Klassische Rituale brechen immer mehr weg, kirchliche Abschiede werden auch weniger. Woran liegt´s? Das lässt sich nur vermuten: Der finanzielle Faktor wird eine große Rolle spielen. Bestatten ist teuer und man versucht Geld zu sparen. Es liegt aber vielleicht auch daran, welche Bedeutung wir dem Abschied zusprechen. Verstehen wir ihn als letzte Ehre und die Trauerfeier als Möglichkeit, dass alle zusammenkommen und den Verstorbenen noch mal in den Erinnerungen auferstehen lassen? Oder ist es eine leidige, teure Pflicht, die erledigt und bezahlt werden muss? Wie viel Mut haben wir, selbst Hand anzulegen, selbst etwas zu gestalten? Wie viel wird uns erlaubt? Wie viel abgeschmettert mit dem Argument, das mache man nicht so?
Ein Wandel der Lebensendkultur ist nur möglich, wenn sich die Gesellschaft selbst wandelt.
Man sagt, dass man vom Umgang mit den Toten auf eine Gesellschaft schließen kann. Das passt, denn es ist eine Spaltung zwischen denen, die viel investieren, an Geld und Eigenleistung und denen, die möglichst gar nichts investieren wollen oder können. Von wegen, im Tod sind alle gleich. Wer einsam stirbt, wird auch so bestattet. Ein Wandel der Lebensendkultur ist nur möglich, wenn sich die Gesellschaft selbst wandelt. Das Ende ist das Ergebnis vom Davor. Selbst, wenn neue Produkte im Bestattungswesen auftauchen, oder neue Bestattungsplätze außerhalb von Friedhöfen etabliert werden, ändert das nichts an der Spaltung. Dabei sollten doch am Ende alle wieder zueinander finden (wenn sie es denn vorher schon nicht schaffen). In Basel und Zürich kommt die Kommune für die Bestattung auf. Jeder bekommt ein Grab, kostenlos. Die Städte verstehen das als Teil ihrer Aufgabe. Das wäre doch herrlich, wenn man sich keine Sorgen um dieses Ende machen würde. Wenn die Stadtgesellschaft sich auf dem Friedhof wieder finden würde, wenn jeder Teil davon wäre.

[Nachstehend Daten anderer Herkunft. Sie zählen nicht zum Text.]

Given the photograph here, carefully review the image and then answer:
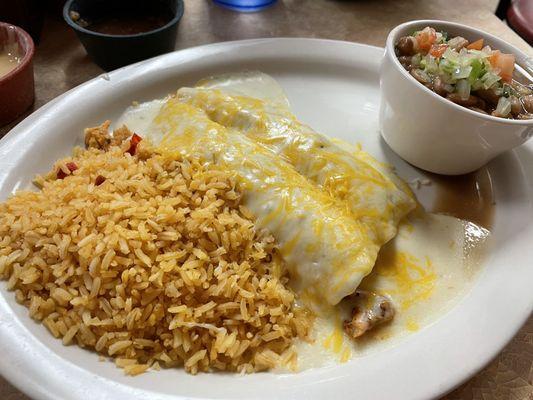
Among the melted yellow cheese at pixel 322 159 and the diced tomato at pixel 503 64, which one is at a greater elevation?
the diced tomato at pixel 503 64

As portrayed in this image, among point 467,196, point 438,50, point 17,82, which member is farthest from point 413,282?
point 17,82

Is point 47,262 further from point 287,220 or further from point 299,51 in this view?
point 299,51

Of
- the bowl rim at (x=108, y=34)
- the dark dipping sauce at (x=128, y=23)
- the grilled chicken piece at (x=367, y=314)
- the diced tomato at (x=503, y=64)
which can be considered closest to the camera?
the grilled chicken piece at (x=367, y=314)

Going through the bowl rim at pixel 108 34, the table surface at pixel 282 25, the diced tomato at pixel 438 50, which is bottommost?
the table surface at pixel 282 25

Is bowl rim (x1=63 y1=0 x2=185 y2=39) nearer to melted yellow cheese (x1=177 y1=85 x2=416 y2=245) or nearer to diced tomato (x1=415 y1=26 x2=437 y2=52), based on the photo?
melted yellow cheese (x1=177 y1=85 x2=416 y2=245)

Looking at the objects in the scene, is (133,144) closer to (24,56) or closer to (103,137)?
(103,137)

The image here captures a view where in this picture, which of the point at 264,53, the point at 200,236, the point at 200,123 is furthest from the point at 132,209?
the point at 264,53

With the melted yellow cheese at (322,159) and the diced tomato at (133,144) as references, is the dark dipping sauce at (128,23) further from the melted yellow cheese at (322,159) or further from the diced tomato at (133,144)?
the diced tomato at (133,144)

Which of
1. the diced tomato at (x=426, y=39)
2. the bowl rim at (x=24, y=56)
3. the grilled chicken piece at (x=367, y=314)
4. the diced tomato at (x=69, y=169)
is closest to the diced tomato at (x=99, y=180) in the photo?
the diced tomato at (x=69, y=169)
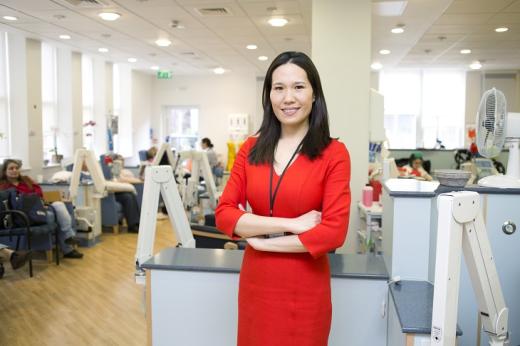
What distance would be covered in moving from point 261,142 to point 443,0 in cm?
473

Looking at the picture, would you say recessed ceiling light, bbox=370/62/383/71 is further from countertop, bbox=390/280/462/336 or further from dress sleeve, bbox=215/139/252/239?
dress sleeve, bbox=215/139/252/239

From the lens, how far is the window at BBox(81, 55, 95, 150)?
1079cm

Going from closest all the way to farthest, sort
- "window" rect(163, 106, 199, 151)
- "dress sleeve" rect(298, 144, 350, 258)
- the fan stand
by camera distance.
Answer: "dress sleeve" rect(298, 144, 350, 258) → the fan stand → "window" rect(163, 106, 199, 151)

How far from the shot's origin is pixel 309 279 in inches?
63.4

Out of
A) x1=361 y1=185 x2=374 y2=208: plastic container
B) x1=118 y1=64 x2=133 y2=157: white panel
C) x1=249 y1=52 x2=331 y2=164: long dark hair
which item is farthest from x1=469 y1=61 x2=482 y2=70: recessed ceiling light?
x1=249 y1=52 x2=331 y2=164: long dark hair

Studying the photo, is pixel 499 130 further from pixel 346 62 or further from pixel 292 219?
pixel 346 62

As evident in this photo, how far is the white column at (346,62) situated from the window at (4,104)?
5.87 meters

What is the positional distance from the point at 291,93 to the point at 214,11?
15.9 feet

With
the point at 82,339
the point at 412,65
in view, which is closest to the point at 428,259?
the point at 82,339

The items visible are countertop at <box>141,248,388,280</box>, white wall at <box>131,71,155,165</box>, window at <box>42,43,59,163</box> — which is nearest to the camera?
countertop at <box>141,248,388,280</box>

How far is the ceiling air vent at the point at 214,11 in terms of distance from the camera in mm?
6020

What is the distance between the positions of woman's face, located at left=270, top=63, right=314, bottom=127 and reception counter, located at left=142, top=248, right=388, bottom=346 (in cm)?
79

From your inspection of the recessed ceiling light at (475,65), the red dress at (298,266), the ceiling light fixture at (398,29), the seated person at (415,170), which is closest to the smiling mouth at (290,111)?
the red dress at (298,266)

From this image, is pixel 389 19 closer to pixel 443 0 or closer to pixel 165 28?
pixel 443 0
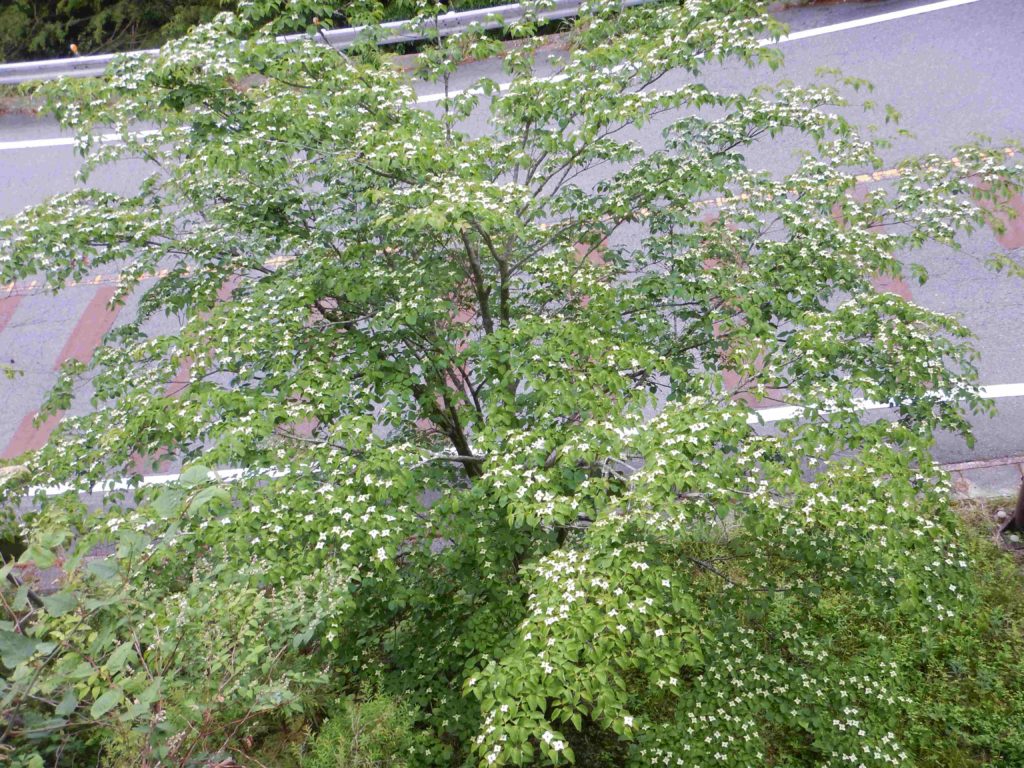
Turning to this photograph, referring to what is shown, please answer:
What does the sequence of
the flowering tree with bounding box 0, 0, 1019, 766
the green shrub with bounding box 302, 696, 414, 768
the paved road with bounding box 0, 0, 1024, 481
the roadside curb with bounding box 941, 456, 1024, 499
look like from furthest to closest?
the paved road with bounding box 0, 0, 1024, 481 → the roadside curb with bounding box 941, 456, 1024, 499 → the green shrub with bounding box 302, 696, 414, 768 → the flowering tree with bounding box 0, 0, 1019, 766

Bestattungskultur ist Menschensache. Überlassen wir sie nicht dem Markt.
Ich glaube, wir brauchen ein bisschen Schwung in der Bestattungskultur. Neue, eigene Ideen der Angehörigen, vielleicht sogar der Sterbenden. Wir leben in einer individualistischen Zeit und auch die Abschiede können so gestaltet werden. Neue Grabsteine, eigene Kleidung im Sarg, bemalte Särge und Urnen, Trauerfeiern, die man wieder fühlen kann, eigene Musik, eigene Rituale. Es wird Zeit für mehr Mut und Kreativität. Vor allem auch die Friedhöfe sollten erkennen, dass sie mit der Zeit gehen müssen, sonst werden sie verschwinden oder allenfalls noch als Relikte bestehen bleiben. So lange aber die Angehörigen nicht massiv neue Möglichkeiten einfordern und selbst gestalten, wird die Änderung der Bestattungskultur nur in neuen Produkten bestehen. Bestattungskultur ist Menschensache. Überlassen wir sie nicht dem Markt.